### Passage
■ ■ ■ ■ ■ ■ ■

If the video comes from a query
It is fine, the properties found on the query page are already stored and can be parsed on demand.
If the video does not come from a query (e.g. from Client.get)
PHUB will "simulate" a query. This is what the video._as_query
property does (unless overrid by a query). It creates a temporary playlist on the client account, add the video to it and creates a new Query object with the playlist page.
Appart from the fact that this method is really not optimized (it costs 4 requests just to get whether one video has been watched), it is also not working because it uses the video page token, which means it needs to fetch the video page, and therefore consider the video as already watched, so the whole playlist procedure is useless.
This bug also affects other query-based properties, even though for some of them we can find a workaround (e.g. for the preview property, there might be a way to reconstruct the source url with the video key/id and other informations).
It might be possible to use a different token (like the query token) but this would require each video to store their queries.
What to do
You decide where these query properties should be implemented. Some of them (like watched and is_free_premium) are most likely to be used while iterating a query.
For exemple, as of now you can do:
for video in query.sample(filter = lambda vid: not vid.watched and vid.is_free_premium): ...
But another possible implementation could be:
for video in query.sample(watched = False, free_premium = True, ...): ...
This second implementation might look less user friendly because it has less of an OOP style but would make sure that these properties are safe to use. It would also make possible to not wrap each video in a Video object for optimization purposes since the query data we want is directly accessed from a regex (consts.re.eval_video
).
Have fun

■ ■ ■ ■ ■ ■ ■

### Source material
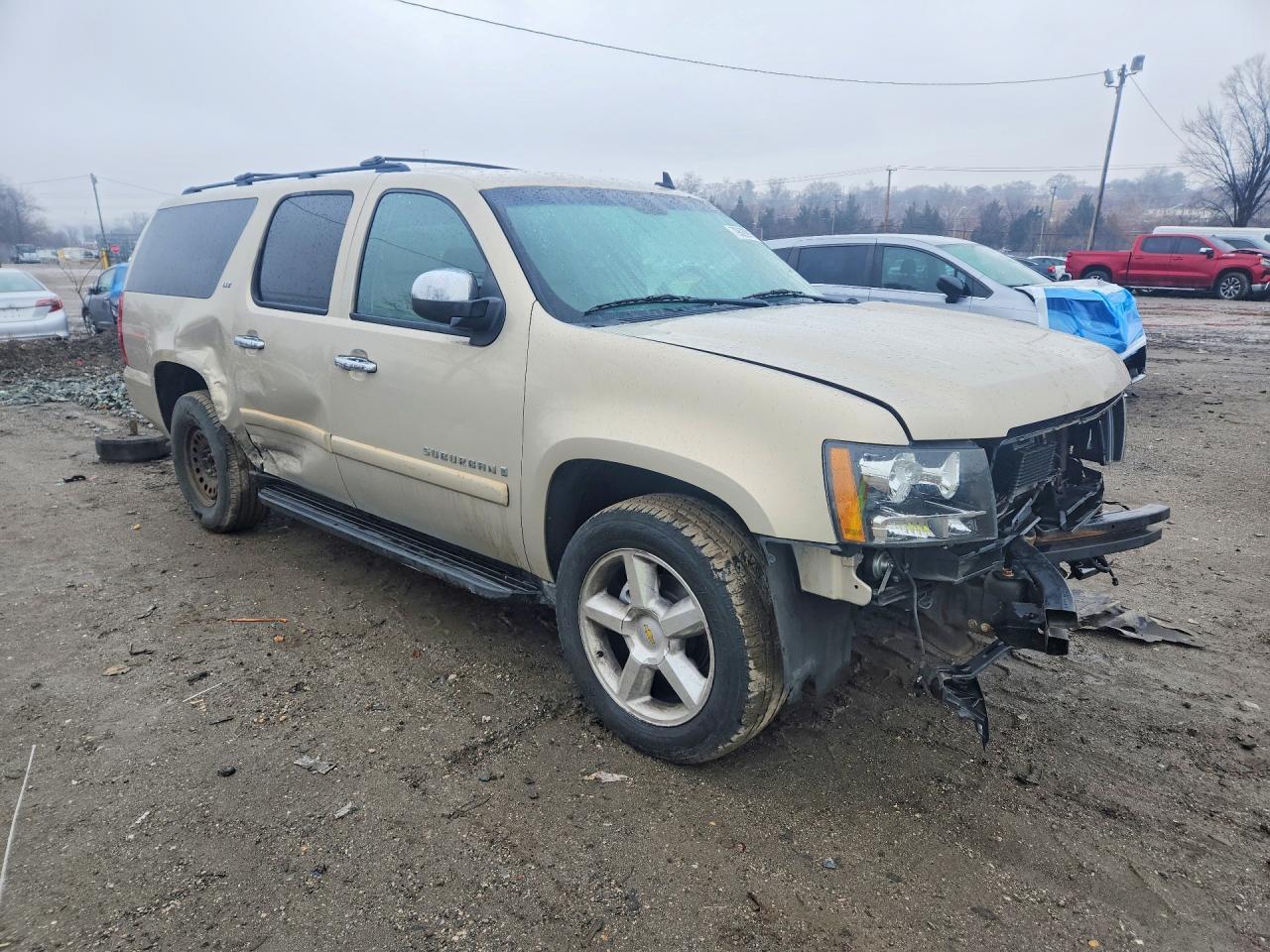 2008 CHEVROLET Suburban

■ ■ ■ ■ ■ ■ ■

### Requirement
Set down, without alteration, the portion of the passage on query-based video properties above, starting at "If the video does" and ending at "the playlist page.".

### Output for this task
If the video does not come from a query (e.g. from Client.get)
PHUB will "simulate" a query. This is what the video._as_query
property does (unless overrid by a query). It creates a temporary playlist on the client account, add the video to it and creates a new Query object with the playlist page.